Le personnel des trois sites du groupe pharmaceutique est bien en grève ce mercredi matin.
Le personnel des trois sites du groupe pharmaceutique est bien en grève ce mercredi matin. - © Belga

Alors que l’on pensait la situation complètement bloquée ce mercredi matin, suite à l’échec des négociations qui ont eu lieu durant la nuit, direction et syndicats ont choisi de se revoir cet après-midi. Faisant ainsi l’impasse sur une réunion de conciliation, à Bruxelles, au Service public fédéral Emploi.

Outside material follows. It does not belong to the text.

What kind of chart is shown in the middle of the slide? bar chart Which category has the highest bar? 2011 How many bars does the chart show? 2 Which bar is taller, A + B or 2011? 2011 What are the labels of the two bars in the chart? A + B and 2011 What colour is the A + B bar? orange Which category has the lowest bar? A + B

En début de soirée, un préaccord était annoncé.

Le front commun syndical a obtenu, après les réunions de conciliations de ce mercredi, un préaccord avec la direction. Celui-ci n'est cependant encore qu'oral. Il porte sur les trois points avancés par les travailleurs (le pouvoir d'achat, la mobilité et le rapprochement des statuts) et sera présenté jeudi aux ouvriers par les deux syndicats.

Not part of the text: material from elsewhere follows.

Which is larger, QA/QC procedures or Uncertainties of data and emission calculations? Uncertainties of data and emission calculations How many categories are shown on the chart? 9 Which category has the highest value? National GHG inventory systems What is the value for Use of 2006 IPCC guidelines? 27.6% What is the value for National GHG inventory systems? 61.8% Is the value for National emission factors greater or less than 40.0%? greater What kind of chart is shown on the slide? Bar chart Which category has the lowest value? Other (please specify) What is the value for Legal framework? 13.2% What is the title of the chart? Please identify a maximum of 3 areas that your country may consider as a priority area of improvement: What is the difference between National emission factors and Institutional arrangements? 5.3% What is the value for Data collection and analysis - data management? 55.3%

Depuis lundi après-midi, le groupe pharmaceutique GlaxoSmithKline connaît un climat pour le moins tendu sur ses sites brabançons (Gembloux, Rixensart et Wavre). Syndicats et direction s'opposent à propos de la nouvelle convention collective de travail. Les quelque 2000 ouvriers de l’entreprise réclament notamment un meilleur statut et une hausse de leur pouvoir d’achat.

La nuit dernière (mardi/mercredi), organisations syndicales et membres de la direction se sont retrouvés autour de la table pour tenter de dégager une issue à ce conflit. La réunion a commencé à 21h00 dans un climat constructif, avec de nouvelles propositions de la direction. ''La bonne nouvelle, c’est que les négociations continuent'', lançait alors Pascal Lizin, porte-parole de GSK. ''Les points qui bloquent – l’harmonisation des statuts, le plan de pension, le pouvoir d’achat ou encore les aspects liés à la mobilité – différentes propositions sont en cours de négociation.''

Pourtant, quelques heures plus tard, vers 01h00, l’optimisme n’était plus de rigueur. Les interlocuteurs se quittaient sur un constat d'échec. ''La direction est venue avec de nouvelles propositions'', commentait à la sortie Marc Demeyer de la CSC. ''Mais on a dû constater qu’elles étaient très éloignées du mandat que les travailleurs nous avaient donné. Notamment sur le pouvoir d’achat.''

Ce mercredi, les ouvriers des trois sites de GSK se croisaient toujours les bras jusqu'à une reprise des négociations. Une réunion était prévue à 13h00 devant le conciliateur social à Bruxelles (Service public fédéral de l’Emploi). Elle a été annulée. Les acteurs privilégiant une reprise des négociations. Celle-ci aura donc débouché sur un préaccord.